Key features of the platform:
Java Card applet editor with the ability to insert malicious instructions;
OTA download module that emulates the delivery of applets over the network;
Interposer — a special adapter that is installed between the SIM and the phone, allowing you to intercept and modify data in real time;
Logger of STK commands and APDU responses, allowing you to analyze the interaction of the SIM and the device;
Virtual emulator that displays the device’s reaction to the actions of the SIM card.
SIMURAI doesn’t just allow you to “play with applets”, but fully simulates the operation of the mobile operator, the SIM card and the interaction with the phone’s OS. This is extremely important, because it is in this interaction that most vulnerabilities arise – for example, in the way Android or iOS handle STK requests.
An important element was the support for live networks. Through the interposer, the platform could work with a real signal, simulating the behavior of the SIM in the real network of the mobile operator. This allowed, for the first time in the history of cybersecurity, to test a “live” SIM attack on a real smartphone with a real card.
A typical scenario for working with SIMURAI looks like this:
The developer creates an applet in the editor;
The OTA module “sends” it to the SIM (via an interposer or direct download);
The SIM card is activated in the device — for example, an iPhone or Samsung;
The STK command is sent or receives input data;
All events are logged, analyzed, and compared with expected scenarios.
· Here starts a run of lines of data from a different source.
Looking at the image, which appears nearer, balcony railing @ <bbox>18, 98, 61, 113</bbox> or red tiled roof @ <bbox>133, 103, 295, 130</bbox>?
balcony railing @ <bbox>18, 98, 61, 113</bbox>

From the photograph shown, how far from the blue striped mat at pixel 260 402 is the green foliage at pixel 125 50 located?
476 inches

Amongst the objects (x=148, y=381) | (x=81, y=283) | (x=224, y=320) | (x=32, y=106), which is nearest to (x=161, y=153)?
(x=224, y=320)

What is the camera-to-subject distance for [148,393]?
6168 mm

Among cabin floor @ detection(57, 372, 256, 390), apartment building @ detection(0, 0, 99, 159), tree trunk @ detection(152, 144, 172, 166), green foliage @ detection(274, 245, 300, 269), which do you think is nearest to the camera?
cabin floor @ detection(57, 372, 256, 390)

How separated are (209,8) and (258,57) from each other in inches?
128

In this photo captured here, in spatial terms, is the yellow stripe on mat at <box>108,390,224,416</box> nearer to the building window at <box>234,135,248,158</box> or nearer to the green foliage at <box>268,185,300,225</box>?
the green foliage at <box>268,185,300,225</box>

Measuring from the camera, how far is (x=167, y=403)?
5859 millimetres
As a result, the researcher gets the most realistic picture that cannot be reproduced by any emulators or simulations. And most importantly, the platform works without root access to the phone, which makes it universal for testing even on protected devices.
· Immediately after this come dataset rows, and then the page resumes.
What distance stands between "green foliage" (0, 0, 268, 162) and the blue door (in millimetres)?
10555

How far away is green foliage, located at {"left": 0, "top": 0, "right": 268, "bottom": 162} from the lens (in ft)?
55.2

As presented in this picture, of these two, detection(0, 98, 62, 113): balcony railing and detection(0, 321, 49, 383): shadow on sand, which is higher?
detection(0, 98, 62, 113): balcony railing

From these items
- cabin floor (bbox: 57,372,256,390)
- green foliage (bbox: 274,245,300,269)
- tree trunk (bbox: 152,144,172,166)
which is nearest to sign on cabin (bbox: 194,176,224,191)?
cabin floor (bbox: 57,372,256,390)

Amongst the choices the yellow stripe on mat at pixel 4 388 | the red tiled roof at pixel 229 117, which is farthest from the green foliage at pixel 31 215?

SIMURAI showed that the future of mobile security depends not only on the code of applications or firmware, but also on a deep understanding of the invisible components of a smartphone – such as the SIM card. And now that there is such a tool, no one will have the excuse “we didn’t know it was possible”.
For many years, the SIM card remained in the shadows – it was considered simply an authentication tool, “plastic with a code” that does not pose a direct threat. However, the results of the SIMURAI study completely destroyed this myth: today the SIM is a full-fledged attack platform that can operate autonomously, deeply, covertly and for a long time. It has all the components to be not only a communication channel, but also an infiltration point, a backdoor, a spy, and even a control mechanism.
In today’s world, where every user has a smartphone, mobile security can no longer ignore the SIM. The study found:
The SIM card is capable of launching sophisticated attacks at the STK, SMS, OTA and other channel levels.
Java Card applets can be malicious, transmit data, affect device behavior or secretly interact with the network.
Through interposers and real-world tests, attacks were replicated on live networks, including iPhone, Samsung, OnePlus and Pixel.
The SIMURAI platform proved that these attacks are not theory, but fully implemented practice.
All this requires a rethinking of the mobile threat model. It is no longer enough to protect only applications, Wi-Fi or Bluetooth. You need to analyze SIM firmware, monitor OTA communication, verify STK calls and have tools to detect malicious applets.
It is worth understanding that the SIM is a “silent agent” that we all carry with us. It can work independently of the system, in the background, without notifications, without windows and without consent. And that is why it is an ideal tool for espionage, surveillance, remote control.
From now on, no mobile device security assessment will be complete without SIM analysis. The SIMURAI study has set a new standard for the depth and realism of analysis. It has proven that we can no longer afford to underestimate the small card hiding under the tray.